◆ Supplied passage:
----------------------------------------
Governing bodies can use strategies and authorities to seek some order and organize people in certain desirable pattern to achieve the final vision. Such attempts, if they neglect the status in quo and conditions on how vibrantly people on their own adapt themselves or adapt the space to suit their needs and requirements is a very critical factor to be considered. And this adapting happens all the time and this is more and more visible in places of retail establishments. The generation which is not able to afford high price tags go to fancy places only to browse and go to street markets or bazaars to find similar looking things or cheaper imitations to meet the pricing they can afford.
Organizational attempts to give urban space some sense of homogeneity is an ambitious premise since the population that inhabits it, is rarely homogeneous. They are varied with background, cultures, beliefs, history, personal traits and quirks, desires, future aspirations and own sketchy framework to achieve them. Migrants to USA from India and China rarely adapt to food habits available and offered. Asian markets, Indian spices and vegetables become a sought after category after initial exuberance of salads, sandwiches, fries and so on. This illustrates that there is a force working towards making strikingly different food joints and supporting peripherals to meet the migrant inhabitants. Speaking in Indian context, aspiration of a migrant father from a rural environment, now working in a service oriented industry in a city will be different from a young girl moved from a small town to a big city to peruse and pursue a dream in the city. They both will be working towards urban forces like means of commuting, public transport, cultural adapting, work environment, food habits, socializing habits, aspirations and adapted methods to go about all of them.
In a nutshell, by assuming readily that statistics and data are perfect and planners and designers should use these calculations and parameters that will allow them to come up with some meaningful viable structured solution is a weak and temporary one. In short, the vision imparted from college curriculum through standardized methodology of planning minus the ethnographic study of current forces that are impacting and might impact may have limitations. Strategy which relies mainly on power relationships based on top-down approach can overlook critical dynamic variables of diversity, uncertainty, resisting forces and individual capability to adapt in their own understood way. More and more social and urban theorists, interventionists and design critics see the failure of what the “plan” and “design” can guarantee and what form it eventually takes and settles for.
----------------------------------------
◆ Written exercise 1:
Reproduce every line of the stored data records below, leaving the pictures out of your answer.

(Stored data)
----------------------------------------
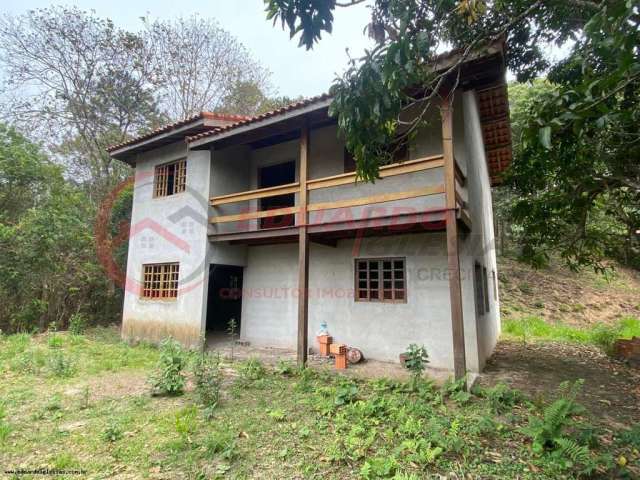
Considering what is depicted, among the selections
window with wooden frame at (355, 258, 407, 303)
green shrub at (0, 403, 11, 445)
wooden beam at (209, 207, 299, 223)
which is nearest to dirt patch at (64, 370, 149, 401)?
----------------------------------------
◆ Written exercise 2:
Update the urban planning passage above by writing out everything from "Governing bodies can" down to "they can afford.", with "retail establishments" replaced by "retail stores".

◆ Final answer 1:
Considering what is depicted, among the selections
window with wooden frame at (355, 258, 407, 303)
green shrub at (0, 403, 11, 445)
wooden beam at (209, 207, 299, 223)
which is nearest to dirt patch at (64, 370, 149, 401)?

◆ Final answer 2:
Governing bodies can use strategies and authorities to seek some order and organize people in certain desirable pattern to achieve the final vision. Such attempts, if they neglect the status in quo and conditions on how vibrantly people on their own adapt themselves or adapt the space to suit their needs and requirements is a very critical factor to be considered. And this adapting happens all the time and this is more and more visible in places of retail stores. The generation which is not able to afford high price tags go to fancy places only to browse and go to street markets or bazaars to find similar looking things or cheaper imitations to meet the pricing they can afford.